With such a configuration, the gas from which the liquid is separated and removed and which flows into the inner case through the opening at the lower end of the inner case is concentrically held in the filter holder through the opening at the lower end of the filter holder. It flows into the inner side of the cylindrical filter member from its lower end. The gas that has flowed into the filter member passes from the inside to the outside of the filter member, and foreign matter is removed. Then, the gas from which the foreign matter has been removed flows into the gas delivery chamber through the opening at the upper end of the inner case and flows out from the outlet.

In the gas filter device according to the present invention, it is possible to have a connecting cylinder that penetrates the opening of the lower end of the inner case and the opening of the lower end of the filter retainer.

With such a configuration, the gas from which the liquid component has been separated and removed is concentrically held in the filter holder by passing through the connecting cylinder that passes through the opening at the lower end of the inner case and the opening at the lower end of the filter holder. It surely flows into the inside of the cylindrical filter member that is closed from the lower end thereof.

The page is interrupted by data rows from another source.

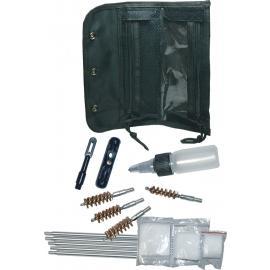 Field Rod Cleaning Kit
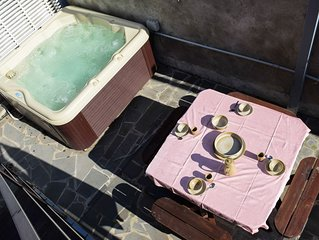 Appartamento Teresa (Primo Piano)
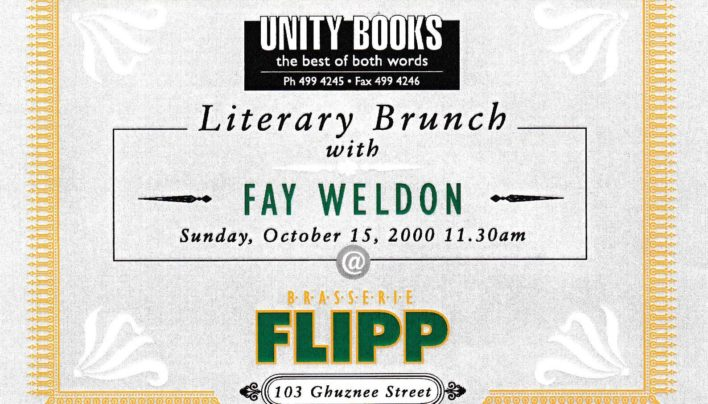 Literary Brunch with Fay Weldon, 15th October 2000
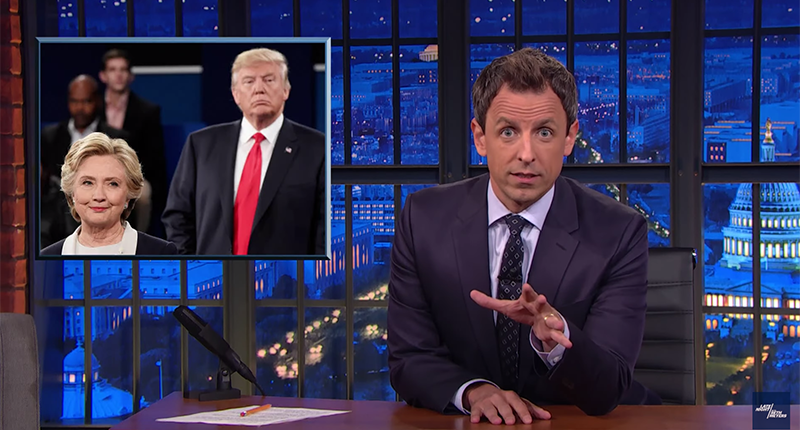 Seth Meyers: Donald Trump Is A Blowhard With A 7th Grade Vocabulary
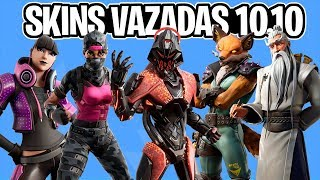 NEW STARTER PACK, LEGENDARY SKIN, FOX, WRAPS, PICKS and MORE LEAKS UPDATE 10.10-Fortnite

In the gas filter device according to the present invention, the filter element includes a tubular filter member having a predetermined thickness and a closed lower end and an upper opened opening. and a filter retainer that holds the filter retainer, the opening of the upper end of the filter retainer being connected to the opening of the upper end of the inner case, and the lower end of the inner case. The gas flowing in from the opening flows from the outside to the inside of the cylindrical filter member, and the gas passes through the opening at the upper end of the filter holder and the opening at the upper end of the inner case. It can be configured to be provided within the inner case so as to exit into the delivery chamber.

With such a configuration, the gas that has been separated and removed from the liquid and flows into the inner case through the opening at the lower end of the inner case flows from the outside to the inside of the tubular filter member concentrically held by the filter holder. Contaminants are removed from the gas entering and passing through the filter member from the outside to the inside. The gas from which the foreign matter has been removed flows from the inside of the filter member through the opening at the upper end of the filter holder and the opening at the upper end of the inner case, into the gas delivery chamber, and out of the outlet.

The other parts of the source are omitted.